Rake weighting has significant advantages over other methods. Rake weighting is a popular approach to computing weights based on multiple participant variables because it requires input of only the sample and population for each variable (no need for complex crosstabs), and several open-source R packages perform rake weighting.
As expected, weighting with UX census data had little effect on the results from a UX survey of social media. To provide examples of rake weighting and its effect on UX analyses we conducted in 2024, we computed unweighted and weighted results for two items from a survey of the UX of social media platforms (mean ratings of brand attitude and bottom-two-box scores for likelihood to share political content on platforms).

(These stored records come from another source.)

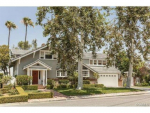 2041 Arroyo Drive Riverside, CA 92506 - Image 156508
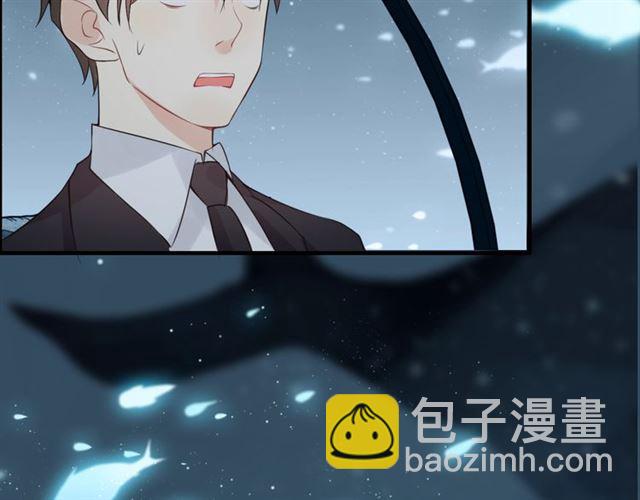 第214话 为了她我愿意做一切39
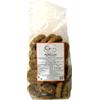 EliteGriko Friselline Pugliesi Artigianali ai Multicereali Croccanti 300 g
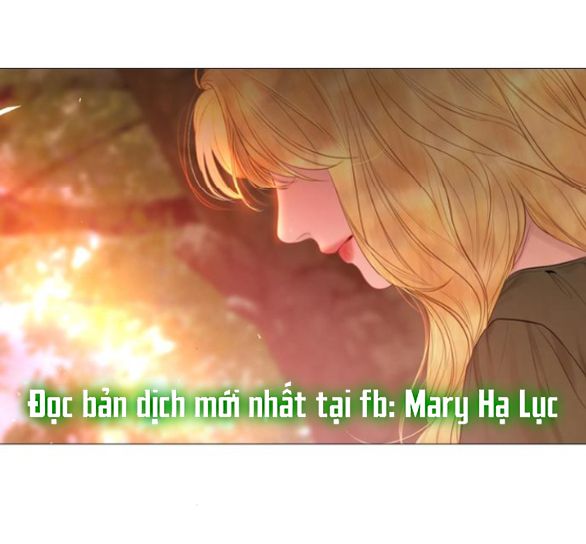 khóc đi hay là cầu xin tôi cũng được chapter 36.2 35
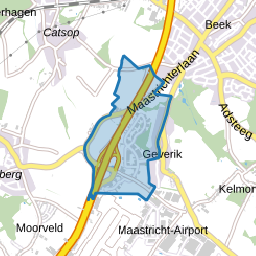 Sectie H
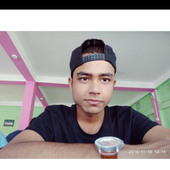 Will
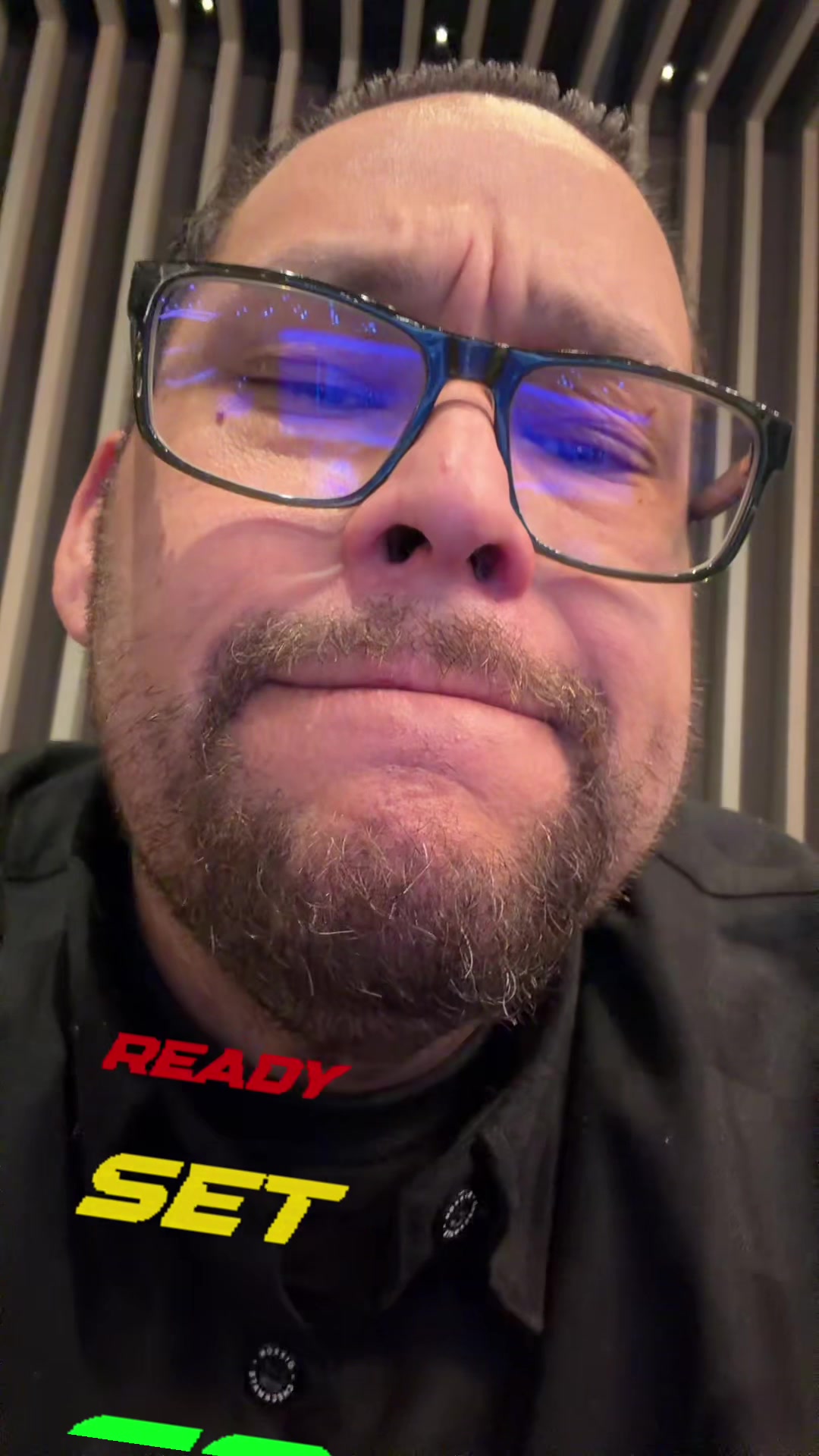 @Robert 🐜 Anthony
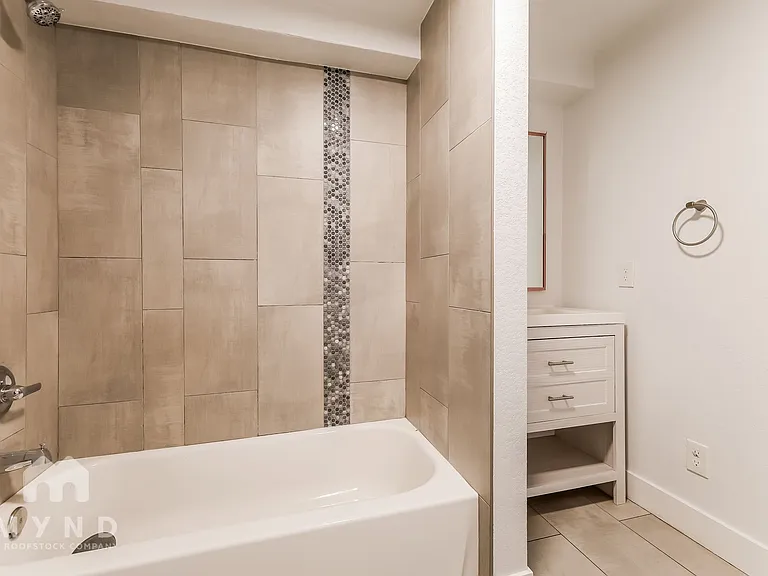 821 S Patton Ct — Photo 19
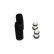 Dust cover, shock absorber, Thumbnail 4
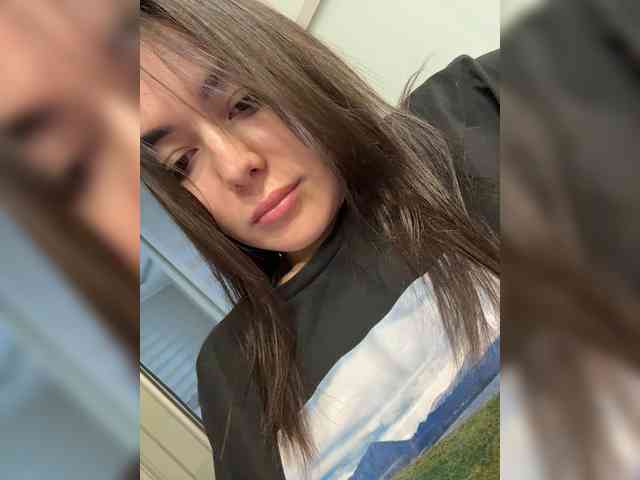 babushkalavandushka webcam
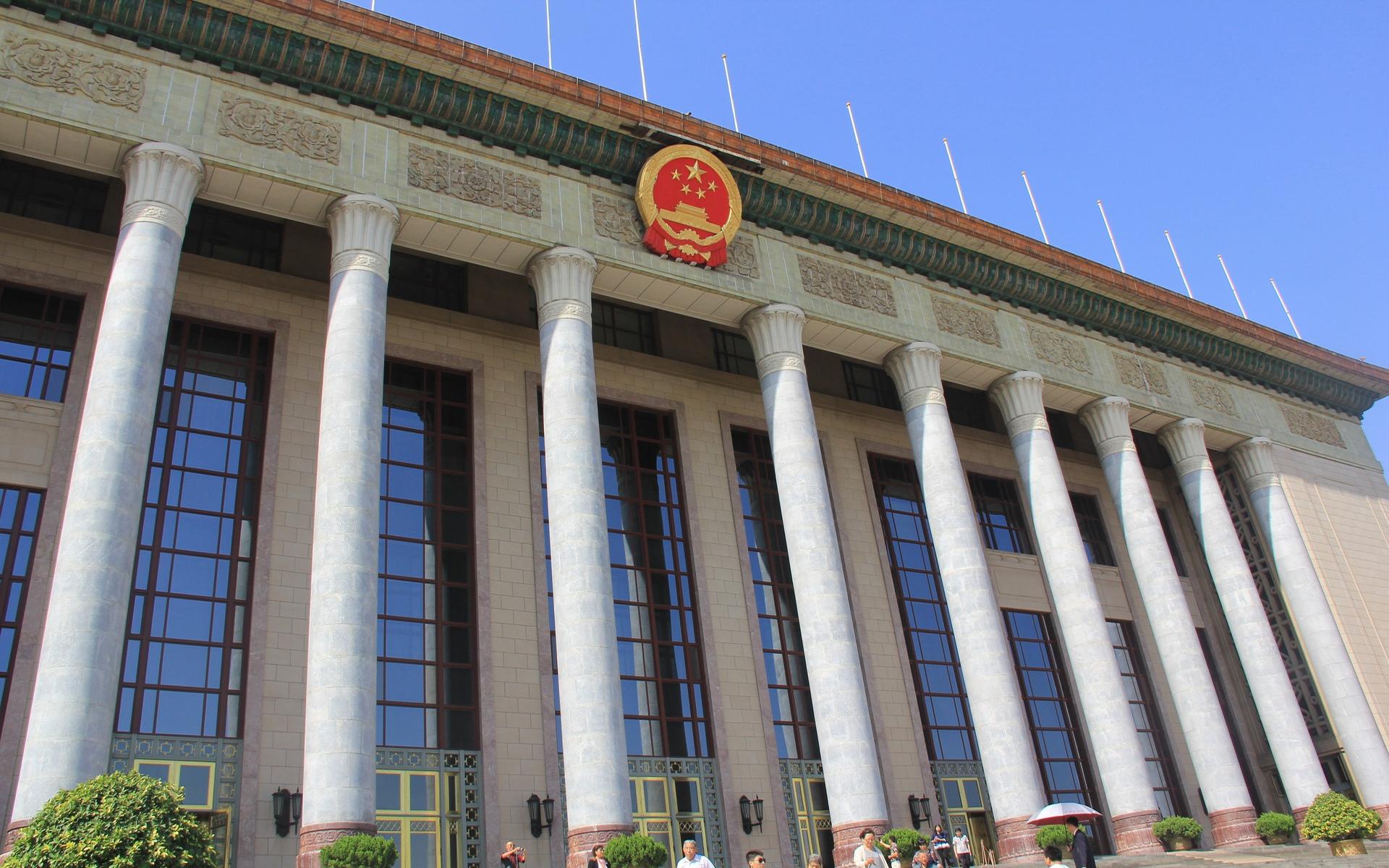 【推荐】买卖合同逾期付款时违约金年利率上限如何确定？-会计师事务所的违约金一般多少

Weighting had very little effect on mean ratings of brand attitude. Weighting had slightly more effect on bottom-two-box percentages measuring the reluctance to engage in political discourse (the most political item in the survey) but still had no substantial effect on the interpretation of the results.
Bottom line: UX researchers should exercise caution in analyzing weighted rather than unweighted data unless there is a good reference population for the research questions. When there is a need to weight data based on multiple user characteristics, rake weighting is a popular and effective method.